Frum quotes Byron York lamenting this latest turn of affairs:

“Say you’re a GOP leader. With elections approaching, the public prefers your position on major issues of the day.” “Your Democratic opponents are suffering massive self-inflicted wounds. So what do you as a GOP leader do?” “Attack Obama’s ‘Kenyan, anti-colonial’ worldview, of course.”

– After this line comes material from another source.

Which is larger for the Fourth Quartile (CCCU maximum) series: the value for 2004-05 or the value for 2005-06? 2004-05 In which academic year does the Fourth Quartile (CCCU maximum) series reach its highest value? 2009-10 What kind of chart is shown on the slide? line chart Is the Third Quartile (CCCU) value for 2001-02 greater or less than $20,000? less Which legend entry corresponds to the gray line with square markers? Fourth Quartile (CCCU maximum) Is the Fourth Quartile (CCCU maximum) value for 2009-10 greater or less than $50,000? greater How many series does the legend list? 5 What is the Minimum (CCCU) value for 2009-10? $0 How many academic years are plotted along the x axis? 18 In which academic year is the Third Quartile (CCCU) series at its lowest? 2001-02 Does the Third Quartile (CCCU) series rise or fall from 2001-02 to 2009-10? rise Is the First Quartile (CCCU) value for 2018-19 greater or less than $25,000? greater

That's utter nonsense, of course. The public doesn't prefer their position on the major issues of the day, they are merely punishing the people in power for failing to fix their problems. But it is worth pondering why anyone would think more overt racism is a good idea. Unfortunately, there's really no mystery. It's what Frum himself wrote: it's about appearing to be the most ferocious right winger out there and vying for the tea party voters. And in this toxic political environment aspiring right wing leaders have to up the ante on hate and fear every single day to stay ahead of the zeitgeist. That's what makes them so formidable --- and potentially dangerous. History shows this kind of thing can get way out of hand.

Frum thinks that the likes of Byron York tut-tutting this means that it's being rejected by conservatives. But I don't think the tea partiers care what National Review thinks. They care what Glenn Beck and Rush Limbaugh thinks. (I have my suspicions that they will validate this premise without a second thought, but we'll have to wait and see what they say.) If they validate it, then nothing Byron York or David Frum or any of the standard conservative movement elites say will make a difference. The Tea Party is operating outside that framework now, and although they crave a certain kind of intellectual elite validation, they have created their own: they call Glenn Beck "the professor." And he was one of the first to posit publicly that Obama hates white people.